▸ **実施する課題**
(A) 外陰悪性黒色腫の症例報告で、ICI開始前に行われた手術の術式をすべて挙げよ。
(B) 外陰悪性黒色腫の症例報告を、最後の文の後から書き継げ。

▸ **読む本文**
==*==

近年,免疫チェックポイント阻害剤(Immune checkpoint inhibitor:ICI)が婦人科がんにおいて適応が拡大されているが,悪性黒色腫では以前より治療適応であった.今回,再発転移を来した外陰悪性黒色腫に対してICI治療を行い,免疫関連有害事象(Immune-related adverse event:irAE)を来したものの,奏功を得て長期無増悪生存している症例を経験したので報告する.
症例は76歳,外陰悪性黒色腫に対し広汎外陰切除・左鼠径リンパ節郭清・V-Y flap形成を行い,外陰がんIIIB期と診断した.本人希望により後療法なしで経過観察中,術後3か月で両側鼠径リンパ節転移,両肺多発転移を認め,ICIを開始した.ニボルマブ9コース行い一定効果を得たものの新出病変を認め,イピリムマブ4コースで腫瘍はほぼ消失した.継続治療のニボルマブ再投与で副腎不全が出現し,副腎皮質ホルモン補充を行いICIを休薬した.再発治療後3年経過したが無増悪生存中である.

==*==

▸ **抽出した行**
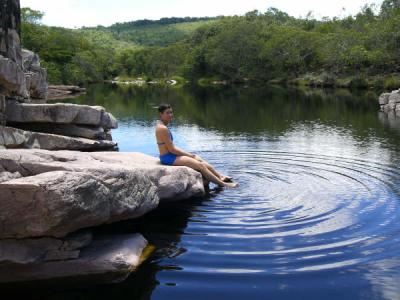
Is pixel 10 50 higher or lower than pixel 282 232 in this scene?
higher

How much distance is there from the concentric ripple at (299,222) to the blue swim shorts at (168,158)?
1875 mm

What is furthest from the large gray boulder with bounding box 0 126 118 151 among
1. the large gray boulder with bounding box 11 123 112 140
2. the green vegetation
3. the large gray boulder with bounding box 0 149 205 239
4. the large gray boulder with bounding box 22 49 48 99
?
the green vegetation

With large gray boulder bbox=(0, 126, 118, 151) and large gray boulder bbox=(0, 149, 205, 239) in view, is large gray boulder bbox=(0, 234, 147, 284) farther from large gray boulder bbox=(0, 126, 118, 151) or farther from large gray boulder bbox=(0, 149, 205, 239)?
large gray boulder bbox=(0, 126, 118, 151)

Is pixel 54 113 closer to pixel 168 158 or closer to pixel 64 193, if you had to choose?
pixel 168 158

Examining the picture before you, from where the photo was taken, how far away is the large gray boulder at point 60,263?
950 centimetres

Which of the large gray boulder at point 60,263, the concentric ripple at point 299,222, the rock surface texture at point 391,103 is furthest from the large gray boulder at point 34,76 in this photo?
the rock surface texture at point 391,103

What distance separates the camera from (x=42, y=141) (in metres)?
18.0

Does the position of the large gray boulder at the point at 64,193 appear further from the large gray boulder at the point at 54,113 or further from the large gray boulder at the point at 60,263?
the large gray boulder at the point at 54,113

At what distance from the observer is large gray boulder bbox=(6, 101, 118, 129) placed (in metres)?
19.2

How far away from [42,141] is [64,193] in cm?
956

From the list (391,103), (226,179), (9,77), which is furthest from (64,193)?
(391,103)

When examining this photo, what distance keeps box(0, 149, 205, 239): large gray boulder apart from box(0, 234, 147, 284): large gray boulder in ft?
1.01

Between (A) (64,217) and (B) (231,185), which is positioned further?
(B) (231,185)

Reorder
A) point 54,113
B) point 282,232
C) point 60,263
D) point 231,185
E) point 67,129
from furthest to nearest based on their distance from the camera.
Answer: point 67,129, point 54,113, point 231,185, point 282,232, point 60,263
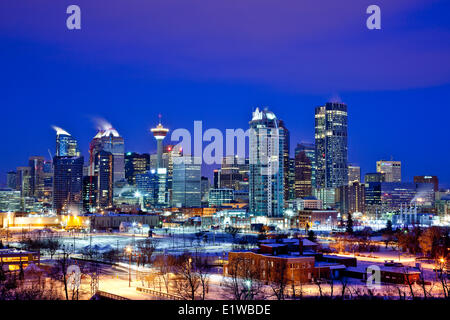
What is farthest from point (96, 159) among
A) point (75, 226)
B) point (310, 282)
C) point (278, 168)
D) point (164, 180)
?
point (310, 282)

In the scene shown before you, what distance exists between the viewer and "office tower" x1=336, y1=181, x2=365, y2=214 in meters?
115

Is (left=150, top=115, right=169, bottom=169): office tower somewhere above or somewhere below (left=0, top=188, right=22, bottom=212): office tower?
above

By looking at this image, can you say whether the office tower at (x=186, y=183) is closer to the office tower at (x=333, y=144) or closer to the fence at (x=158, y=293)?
the office tower at (x=333, y=144)

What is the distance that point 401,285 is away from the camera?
2050 centimetres

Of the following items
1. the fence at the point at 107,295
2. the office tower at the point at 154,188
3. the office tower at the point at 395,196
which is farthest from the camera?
the office tower at the point at 154,188

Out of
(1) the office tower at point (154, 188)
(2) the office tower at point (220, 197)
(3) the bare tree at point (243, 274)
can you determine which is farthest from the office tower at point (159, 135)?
(3) the bare tree at point (243, 274)

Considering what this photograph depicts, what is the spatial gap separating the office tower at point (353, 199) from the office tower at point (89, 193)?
173 ft

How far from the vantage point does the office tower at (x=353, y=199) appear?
114625 millimetres

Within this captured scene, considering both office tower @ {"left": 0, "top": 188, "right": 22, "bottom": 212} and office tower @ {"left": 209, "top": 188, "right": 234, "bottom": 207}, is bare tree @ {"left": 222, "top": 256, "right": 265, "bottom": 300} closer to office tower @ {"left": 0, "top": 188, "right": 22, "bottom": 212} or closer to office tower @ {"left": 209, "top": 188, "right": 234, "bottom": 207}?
office tower @ {"left": 209, "top": 188, "right": 234, "bottom": 207}

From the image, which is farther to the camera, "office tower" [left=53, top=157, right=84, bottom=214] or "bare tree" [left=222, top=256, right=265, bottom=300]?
"office tower" [left=53, top=157, right=84, bottom=214]

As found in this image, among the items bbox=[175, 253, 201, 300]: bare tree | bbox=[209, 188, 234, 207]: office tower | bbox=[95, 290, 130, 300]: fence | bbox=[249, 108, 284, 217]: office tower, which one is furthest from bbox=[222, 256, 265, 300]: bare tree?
bbox=[209, 188, 234, 207]: office tower

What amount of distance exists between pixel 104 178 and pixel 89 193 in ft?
21.1

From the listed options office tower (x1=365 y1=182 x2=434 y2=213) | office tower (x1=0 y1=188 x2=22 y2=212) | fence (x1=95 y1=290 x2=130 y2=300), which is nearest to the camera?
fence (x1=95 y1=290 x2=130 y2=300)

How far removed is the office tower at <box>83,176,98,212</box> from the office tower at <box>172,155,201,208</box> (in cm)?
1831
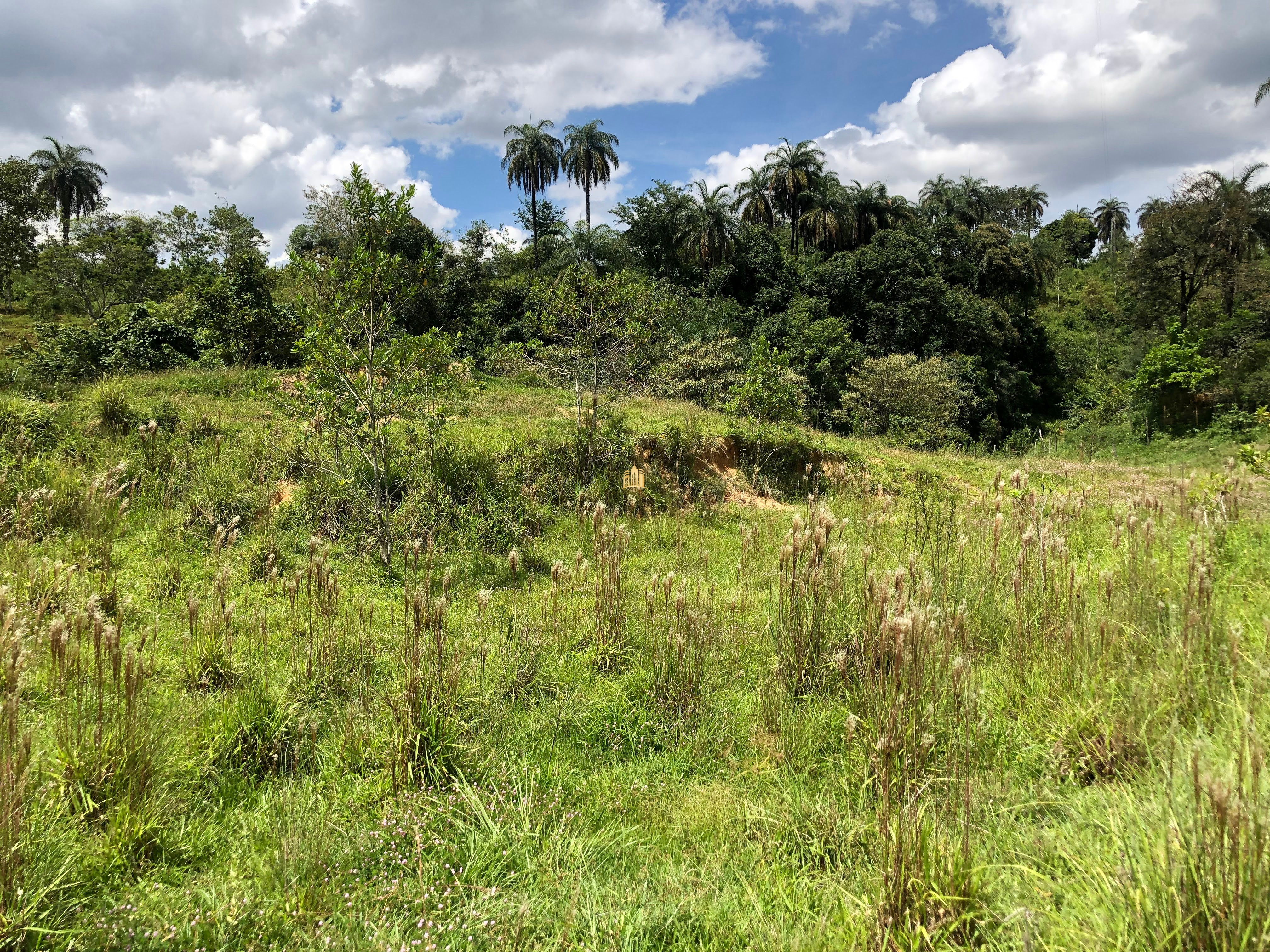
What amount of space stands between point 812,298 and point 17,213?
2713 cm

==*==

▸ **課題ごとの解答**
(A) 広汎外陰切除、左鼠径リンパ節郭清、V-Y flap形成

(B)
ICIにおいてはirAEの発生が予後良好の指標となることや,治療早期に一過性に病変の増大や新出のように見えるPseudo progressionという事象が起こり得ること,治療終了後にも治療効果が持続することなど,従来の抗がん剤では認めない特徴があり本症例ではそのいずれも経験した.